> **OBJETIVOS**:
1. Pode transcrever fielmente o trecho do texto sobre Angra do Heroísmo que começa nas palavras "DEMOGRAFIA Em termos" e termina depois de "e S. Bento."?
2. Quais são as freguesias que o texto sobre Angra do Heroísmo indica como parte do traçado atual da cidade?

No ano seguinte, a portaria n.º 9525, de 14 de Maio, alterou novamente a heráldica da cidade que se mantém até ao presente. Armas: de prata com um castelo de vermelho aberto e iluminado de ouro, assente num contrachefe de quatro faixas, duas de verde e duas de prata. Em chefe um açor de sua cor, voante, tendo nas garras uma quina de Portugal. Coroa mural de prata de cinco torres. O escudo acompanhado lateralmente e no pé pelo colar da Ordem da Torre e Espada. Listel branco com os dizeres «Cidade de Angra do Heroísmo» de negro. Bandeira: quarteada de quatro peças de amarelo e quatro de vermelho. Cordões e borlas de ouro e de vermelho. Haste e lança douradas. Selo: circular, tendo ao centro as peças das armas, sem indicação dos esmaltes. Em volta, dentro dos círculos concêntricos, os dizeres «Câmara Municipal de Angra do Heroísmo» de negro. Carlos Enes (Set.1998)
DEMOGRAFIA Em termos demográficos, sublinharemos a caracterização evolutiva, fundamentalmente assente no volume, correspondente ao espaço que a cidade ocupa nos nossos dias, salientando os valores das freguesias do actual traçado citadino: Sé (Santíssimo Salvador), N. Sr.a da Conceição, S. Pedro, Santa Luzia e S. Bento.
Sobre esta última não existiu, ao longo dos séculos, consenso sobre a sua inclusão na malha urbana angrense. As suas características geográficas proporcionaram, ao longo do tempo, a existência de parcelas marcadamente urbanas - aquelas junto de Santa Luzia e, portanto, da cidade - e outras que se classificam notoriamente de rurais ou suburbanas. Daí algumas referências em situar esta freguesia «extramuros» (Costa, 1867: 57-59) ou «n?um dos extremos da cidade, com uma população que é na maior parte rural» (Telles, 1889: 43 e 140). Mesmo as corografias exaradas no século xix continuam a dividir-se na questão da inclusão ou não da freguesia de S. Bento no espaço citadino. Contudo, o Código Administrativo de 1842 e as Leis de 21.5.1884 e de 24.7.1885, relativos à organização administrativo-territorial, legalizam a sua integração. Apesar de tudo, no século xx, perduram as hesitações. No último censo (1991) S. Bento é excluída da cidade, apesar de uma deliberação camarária apontar em sentido inverso desde 1970 (Deliberação da Câmara Municipal de Angra do Heroísmo, 12.2.1970).

> **REGISTOS GUARDADOS**:
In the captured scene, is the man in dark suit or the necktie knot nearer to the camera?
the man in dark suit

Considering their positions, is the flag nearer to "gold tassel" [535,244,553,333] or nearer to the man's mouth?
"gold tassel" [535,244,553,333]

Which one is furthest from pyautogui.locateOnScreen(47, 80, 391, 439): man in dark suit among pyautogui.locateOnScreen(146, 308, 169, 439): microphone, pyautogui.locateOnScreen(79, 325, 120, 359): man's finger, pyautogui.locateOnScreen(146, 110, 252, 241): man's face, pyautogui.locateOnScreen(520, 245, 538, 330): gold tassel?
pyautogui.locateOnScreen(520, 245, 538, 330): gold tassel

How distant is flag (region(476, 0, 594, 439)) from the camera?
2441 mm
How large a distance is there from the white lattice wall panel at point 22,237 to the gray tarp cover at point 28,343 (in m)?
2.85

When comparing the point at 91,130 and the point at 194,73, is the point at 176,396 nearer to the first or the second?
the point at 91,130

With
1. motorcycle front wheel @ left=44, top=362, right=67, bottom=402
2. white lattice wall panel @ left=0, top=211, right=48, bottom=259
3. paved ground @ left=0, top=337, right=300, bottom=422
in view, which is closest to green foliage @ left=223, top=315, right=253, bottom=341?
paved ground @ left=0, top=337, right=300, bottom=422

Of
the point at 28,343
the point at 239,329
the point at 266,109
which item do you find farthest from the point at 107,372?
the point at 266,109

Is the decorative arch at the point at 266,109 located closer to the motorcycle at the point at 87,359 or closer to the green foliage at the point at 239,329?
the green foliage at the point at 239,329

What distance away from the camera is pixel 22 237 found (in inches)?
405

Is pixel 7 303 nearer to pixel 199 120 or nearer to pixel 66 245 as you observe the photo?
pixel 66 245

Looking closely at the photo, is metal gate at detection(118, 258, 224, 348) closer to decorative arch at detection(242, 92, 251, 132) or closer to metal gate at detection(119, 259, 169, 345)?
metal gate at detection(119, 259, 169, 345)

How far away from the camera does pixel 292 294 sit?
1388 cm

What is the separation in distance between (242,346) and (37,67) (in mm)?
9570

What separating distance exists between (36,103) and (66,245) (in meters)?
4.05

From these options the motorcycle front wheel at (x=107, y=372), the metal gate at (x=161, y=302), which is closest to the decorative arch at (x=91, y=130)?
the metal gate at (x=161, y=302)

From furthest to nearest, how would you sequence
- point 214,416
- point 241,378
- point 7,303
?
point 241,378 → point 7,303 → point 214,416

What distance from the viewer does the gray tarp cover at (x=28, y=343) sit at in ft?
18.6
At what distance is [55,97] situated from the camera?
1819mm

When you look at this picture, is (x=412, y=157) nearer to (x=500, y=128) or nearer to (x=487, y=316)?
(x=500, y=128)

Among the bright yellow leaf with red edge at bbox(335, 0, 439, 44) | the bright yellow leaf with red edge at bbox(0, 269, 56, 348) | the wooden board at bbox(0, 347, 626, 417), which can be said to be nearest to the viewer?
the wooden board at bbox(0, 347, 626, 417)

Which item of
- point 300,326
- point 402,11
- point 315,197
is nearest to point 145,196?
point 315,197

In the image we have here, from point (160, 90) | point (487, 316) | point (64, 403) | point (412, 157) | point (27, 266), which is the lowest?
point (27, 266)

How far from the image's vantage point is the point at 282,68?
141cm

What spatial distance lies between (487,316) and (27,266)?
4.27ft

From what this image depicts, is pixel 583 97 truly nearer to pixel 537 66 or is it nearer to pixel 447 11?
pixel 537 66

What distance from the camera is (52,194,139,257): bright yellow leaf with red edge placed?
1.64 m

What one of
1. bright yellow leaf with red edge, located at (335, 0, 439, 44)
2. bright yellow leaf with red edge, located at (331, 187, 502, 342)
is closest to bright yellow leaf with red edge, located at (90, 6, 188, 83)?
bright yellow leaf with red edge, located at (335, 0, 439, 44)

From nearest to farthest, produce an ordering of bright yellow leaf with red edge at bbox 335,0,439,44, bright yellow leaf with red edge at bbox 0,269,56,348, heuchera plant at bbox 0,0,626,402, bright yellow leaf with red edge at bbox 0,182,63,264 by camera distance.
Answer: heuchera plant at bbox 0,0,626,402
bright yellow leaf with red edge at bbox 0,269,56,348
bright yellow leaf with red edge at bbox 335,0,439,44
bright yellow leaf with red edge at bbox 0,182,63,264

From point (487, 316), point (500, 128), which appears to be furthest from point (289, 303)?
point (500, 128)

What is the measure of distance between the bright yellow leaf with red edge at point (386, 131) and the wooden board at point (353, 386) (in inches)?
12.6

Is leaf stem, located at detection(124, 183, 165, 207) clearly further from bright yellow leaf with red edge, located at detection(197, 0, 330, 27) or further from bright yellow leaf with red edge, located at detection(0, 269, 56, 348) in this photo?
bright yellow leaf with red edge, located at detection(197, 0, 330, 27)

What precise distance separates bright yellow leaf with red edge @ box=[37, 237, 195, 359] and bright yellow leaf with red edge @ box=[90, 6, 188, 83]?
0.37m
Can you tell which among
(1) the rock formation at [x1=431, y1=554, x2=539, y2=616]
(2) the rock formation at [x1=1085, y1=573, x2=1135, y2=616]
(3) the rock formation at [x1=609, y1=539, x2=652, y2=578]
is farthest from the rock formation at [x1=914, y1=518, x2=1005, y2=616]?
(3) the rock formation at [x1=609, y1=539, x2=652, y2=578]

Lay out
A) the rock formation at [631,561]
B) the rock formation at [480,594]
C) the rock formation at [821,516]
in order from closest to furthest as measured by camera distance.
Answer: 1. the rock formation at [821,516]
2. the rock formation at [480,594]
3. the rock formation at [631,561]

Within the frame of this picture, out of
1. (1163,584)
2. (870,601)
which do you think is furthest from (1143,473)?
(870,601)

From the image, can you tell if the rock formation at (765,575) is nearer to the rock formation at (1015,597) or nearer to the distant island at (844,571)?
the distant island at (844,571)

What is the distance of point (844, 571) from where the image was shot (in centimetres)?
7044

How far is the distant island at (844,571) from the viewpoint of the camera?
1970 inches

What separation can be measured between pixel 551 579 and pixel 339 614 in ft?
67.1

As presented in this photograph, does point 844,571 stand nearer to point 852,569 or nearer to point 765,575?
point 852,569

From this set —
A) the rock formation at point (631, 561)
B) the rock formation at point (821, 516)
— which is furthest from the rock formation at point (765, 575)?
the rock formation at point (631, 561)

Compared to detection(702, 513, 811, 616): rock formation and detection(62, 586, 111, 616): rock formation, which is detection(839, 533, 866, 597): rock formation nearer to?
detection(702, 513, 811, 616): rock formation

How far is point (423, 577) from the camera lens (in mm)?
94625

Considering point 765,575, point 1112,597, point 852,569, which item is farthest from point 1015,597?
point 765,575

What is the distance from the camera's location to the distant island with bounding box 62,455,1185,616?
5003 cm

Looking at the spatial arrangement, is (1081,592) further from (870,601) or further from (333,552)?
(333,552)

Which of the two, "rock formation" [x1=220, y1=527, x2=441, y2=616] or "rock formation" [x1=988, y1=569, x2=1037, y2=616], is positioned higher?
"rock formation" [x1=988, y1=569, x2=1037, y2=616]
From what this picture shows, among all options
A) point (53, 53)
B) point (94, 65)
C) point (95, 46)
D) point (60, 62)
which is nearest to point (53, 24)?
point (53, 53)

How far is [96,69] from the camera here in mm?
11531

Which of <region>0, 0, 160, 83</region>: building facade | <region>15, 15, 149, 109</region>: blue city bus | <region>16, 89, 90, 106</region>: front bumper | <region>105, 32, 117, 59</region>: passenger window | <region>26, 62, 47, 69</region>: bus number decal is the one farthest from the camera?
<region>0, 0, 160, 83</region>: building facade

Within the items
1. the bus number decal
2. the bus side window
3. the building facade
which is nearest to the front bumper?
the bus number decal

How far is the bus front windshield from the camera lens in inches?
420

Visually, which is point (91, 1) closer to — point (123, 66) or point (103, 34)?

> **RESPOSTAS**:
1.
DEMOGRAFIA Em termos demográficos, sublinharemos a caracterização evolutiva, fundamentalmente assente no volume, correspondente ao espaço que a cidade ocupa nos nossos dias, salientando os valores das freguesias do actual traçado citadino: Sé (Santíssimo Salvador), N. Sr.a da Conceição, S. Pedro, Santa Luzia e S. Bento.

2.
- Sé (Santíssimo Salvador)
- N. Sr.a da Conceição
- S. Pedro
- Santa Luzia
- S. Bento